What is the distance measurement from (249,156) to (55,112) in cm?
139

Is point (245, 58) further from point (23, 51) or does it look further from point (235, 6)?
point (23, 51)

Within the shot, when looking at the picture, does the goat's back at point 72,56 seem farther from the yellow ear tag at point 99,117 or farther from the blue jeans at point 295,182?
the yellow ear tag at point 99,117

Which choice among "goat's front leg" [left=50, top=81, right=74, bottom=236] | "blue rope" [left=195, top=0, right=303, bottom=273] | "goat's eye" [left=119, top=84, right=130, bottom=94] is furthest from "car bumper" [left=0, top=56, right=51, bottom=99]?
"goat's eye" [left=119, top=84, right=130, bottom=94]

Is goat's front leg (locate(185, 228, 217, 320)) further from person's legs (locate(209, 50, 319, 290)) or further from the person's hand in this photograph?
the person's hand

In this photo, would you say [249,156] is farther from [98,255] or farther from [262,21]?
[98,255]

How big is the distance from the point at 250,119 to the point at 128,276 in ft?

------------------------------

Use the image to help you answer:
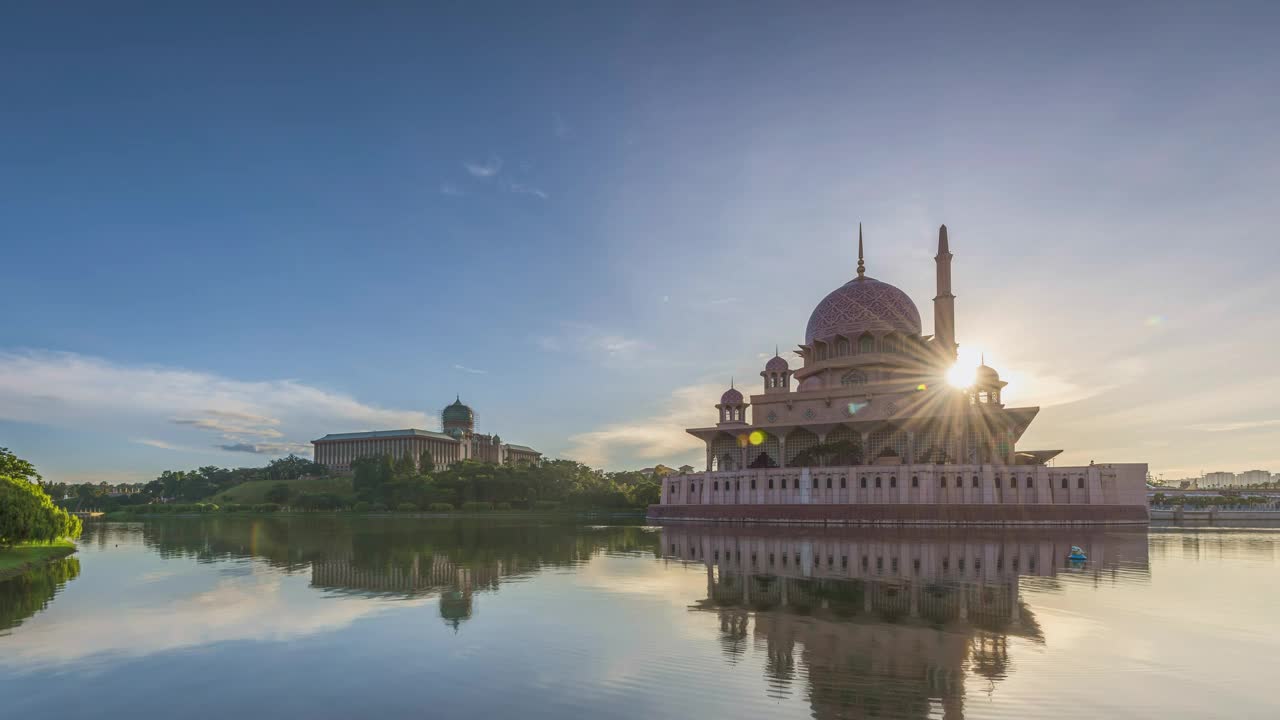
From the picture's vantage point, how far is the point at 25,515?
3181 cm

------------------------------

Please give the lines again, from the one containing "What is the" through the one containing "How big is the", swapping "farther" for "more distant" and leaving everything else unchanged.

FULL SOLUTION
What is the distance measurement from (249,156) to (55,112) in cm?
139

Is point (245, 58) further from point (23, 51) or does it look further from point (235, 6)?
point (23, 51)

Within the shot, when looking at the picture, does the goat's back at point 72,56 seem more distant from the yellow ear tag at point 99,117 or more distant from the blue jeans at point 295,182?
the yellow ear tag at point 99,117

Which choice among "goat's front leg" [left=50, top=81, right=74, bottom=236] | "blue rope" [left=195, top=0, right=303, bottom=273] | "goat's eye" [left=119, top=84, right=130, bottom=94] is furthest from "car bumper" [left=0, top=56, right=51, bottom=99]?
"goat's eye" [left=119, top=84, right=130, bottom=94]

Is goat's front leg (locate(185, 228, 217, 320)) further from person's legs (locate(209, 50, 319, 290)) or further from the person's hand in this photograph?
the person's hand

In this photo, would you say [249,156] is more distant from [98,255] or more distant from [262,21]?
[98,255]

How big is the distance from the point at 250,119 to the point at 128,276 in ft?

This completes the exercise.